Damping inherent in a structure, typically referred to as structural damping, includes hysteretic damping in the structural material and, if the structure is a built-up structure such as two or more sections bolted together, joint friction or interface damping as well.
The damping multiplication effect can significantly increase the damping in an elastic structure, such as a high strength steel structure, which has a loss factor typically below 0.01 when unloaded. The damping can be increased a hundred fold and greater through the application of the compression forces that load the structure towards its point of elastic instability to produce a loss factor exceeding 1.0. Substantially higher damping can be produced if the elastic structure being loaded to approach its point of elastic instability has higher damping to begin with, such as a rubber spring.
Many of the applications of my vibration isolation system have input vibrations over a range of frequencies that include the resonant frequencies of the system. Often there is a need to limit the response of the payload at the resonant frequencies of the system and to even minimize the response while still providing effective isolation at higher frequencies. In some applications, the multiplication effect can sufficiently increase the damping inherent in my isolation system structure so that no further damping of the system is required. In other applications, additional damping is desirable.

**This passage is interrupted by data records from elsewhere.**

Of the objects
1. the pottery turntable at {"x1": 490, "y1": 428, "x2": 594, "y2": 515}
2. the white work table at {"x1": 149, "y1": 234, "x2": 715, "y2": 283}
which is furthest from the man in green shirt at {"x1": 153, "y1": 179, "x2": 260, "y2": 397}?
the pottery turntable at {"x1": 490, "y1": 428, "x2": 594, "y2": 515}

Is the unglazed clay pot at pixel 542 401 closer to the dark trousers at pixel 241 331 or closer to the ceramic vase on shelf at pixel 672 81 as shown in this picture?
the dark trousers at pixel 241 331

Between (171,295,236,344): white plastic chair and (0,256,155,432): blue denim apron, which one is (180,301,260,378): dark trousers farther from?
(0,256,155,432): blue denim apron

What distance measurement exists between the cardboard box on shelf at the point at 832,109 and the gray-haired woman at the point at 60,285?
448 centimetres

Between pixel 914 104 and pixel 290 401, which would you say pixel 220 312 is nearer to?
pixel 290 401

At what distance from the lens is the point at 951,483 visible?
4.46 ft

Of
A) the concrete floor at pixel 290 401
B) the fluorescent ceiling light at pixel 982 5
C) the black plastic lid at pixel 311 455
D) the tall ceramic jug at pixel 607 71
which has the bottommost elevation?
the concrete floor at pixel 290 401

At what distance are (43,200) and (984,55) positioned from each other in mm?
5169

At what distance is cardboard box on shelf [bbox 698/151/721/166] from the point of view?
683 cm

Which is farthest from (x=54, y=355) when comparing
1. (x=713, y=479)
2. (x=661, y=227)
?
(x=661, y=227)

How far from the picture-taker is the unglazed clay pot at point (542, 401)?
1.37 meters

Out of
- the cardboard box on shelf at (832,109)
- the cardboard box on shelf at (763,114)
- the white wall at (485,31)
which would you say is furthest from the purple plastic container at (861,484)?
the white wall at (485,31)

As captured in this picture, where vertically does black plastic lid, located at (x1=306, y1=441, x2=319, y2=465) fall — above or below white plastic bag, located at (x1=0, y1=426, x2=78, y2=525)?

Therefore, it is desirable to add damping to my vibration isolation system for applications requiring high damping in order to significantly limit or minimize the system's resonant responses. However, isolation at higher frequencies should not be significantly compromised when adding damping to my vibration isolation system. Further, the use of added damping should not degrade the system (or should degrade it as little as possible) regarding its other benefits such as resistance to adverse environments, limited performance variations with fluctuating temperatures and dimensional stability.